AFAIC you could bottle that caribou slobber now, i would check the final gravity but at 2 weeks fermentation should be complete and the yeast have had plenty of time to clean up after themselves. I regularly keg, bottle, or transfer to secondary at around 2 weeks just so that my primary can be open for another batch.

so if I were to bottle the slobber after 2 weeks…it would just be an extra week or so in bottle conditioning?
kinda like using the bottles as a secondary?

hmmmm not following directions is always tempting to me… 8)

I did attempt a gravity reading last week…and drank the little sample I took and it DID taste like brown ale…albeit very flat brown ale, but brown ale just the same :shock:

don’t know what the gravity reading was because (as I pointed out in another thread) I didnt know how to ready the stupid thing (now I do)

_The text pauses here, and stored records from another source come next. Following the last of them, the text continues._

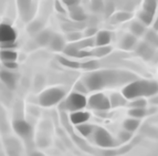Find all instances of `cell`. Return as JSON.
<instances>
[{
	"label": "cell",
	"mask_w": 158,
	"mask_h": 156,
	"mask_svg": "<svg viewBox=\"0 0 158 156\" xmlns=\"http://www.w3.org/2000/svg\"><path fill=\"white\" fill-rule=\"evenodd\" d=\"M125 99H137L140 96H152L158 93V83L156 81H135L123 89Z\"/></svg>",
	"instance_id": "obj_1"
},
{
	"label": "cell",
	"mask_w": 158,
	"mask_h": 156,
	"mask_svg": "<svg viewBox=\"0 0 158 156\" xmlns=\"http://www.w3.org/2000/svg\"><path fill=\"white\" fill-rule=\"evenodd\" d=\"M121 75L115 71H98L86 75L84 79V84L87 90L96 91L106 85H112L117 82Z\"/></svg>",
	"instance_id": "obj_2"
},
{
	"label": "cell",
	"mask_w": 158,
	"mask_h": 156,
	"mask_svg": "<svg viewBox=\"0 0 158 156\" xmlns=\"http://www.w3.org/2000/svg\"><path fill=\"white\" fill-rule=\"evenodd\" d=\"M64 98V91L59 87H51L43 91L39 96V102L42 106L56 105Z\"/></svg>",
	"instance_id": "obj_3"
},
{
	"label": "cell",
	"mask_w": 158,
	"mask_h": 156,
	"mask_svg": "<svg viewBox=\"0 0 158 156\" xmlns=\"http://www.w3.org/2000/svg\"><path fill=\"white\" fill-rule=\"evenodd\" d=\"M87 100L81 93H71L64 102V108L69 111H80L86 106Z\"/></svg>",
	"instance_id": "obj_4"
},
{
	"label": "cell",
	"mask_w": 158,
	"mask_h": 156,
	"mask_svg": "<svg viewBox=\"0 0 158 156\" xmlns=\"http://www.w3.org/2000/svg\"><path fill=\"white\" fill-rule=\"evenodd\" d=\"M86 105H89L91 108L98 110V111H106L111 108L110 100L102 93H96V94L91 96L87 101Z\"/></svg>",
	"instance_id": "obj_5"
},
{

wonder what the FG for slobber should be approx…I know its different for all but still…

:cheers:

I must now ponder that I have something to do tonight :smiley:

I recommend brewing some quick turn around beers. This is really easy on NB’s web site by doing a sort eliminating all but the 4 week recipes. My recommendation for a quick turn around beer is the Cream Ale. PS my wife knew I’d gone to the dark side when she caught me going down to the rec. room with a drill to put holes in her refrigerator for the tap handles. After 32 years of marriage it’s easier to ask forgiveness than it is to ask permission.
On tap: ESB, Cream Ale
Conditioning: Southern English Brown Ale
Secondary: Kolsch
Primary: Toasted Oatmeal Cookie Brown Ale
Bottled for the holidays: Smashing Pumpkin, Orange in the Toe Red Ale, Olde Sussex Barley Wine.
Ondeck: Black IPA With my first Brewer’s Gold hop crop.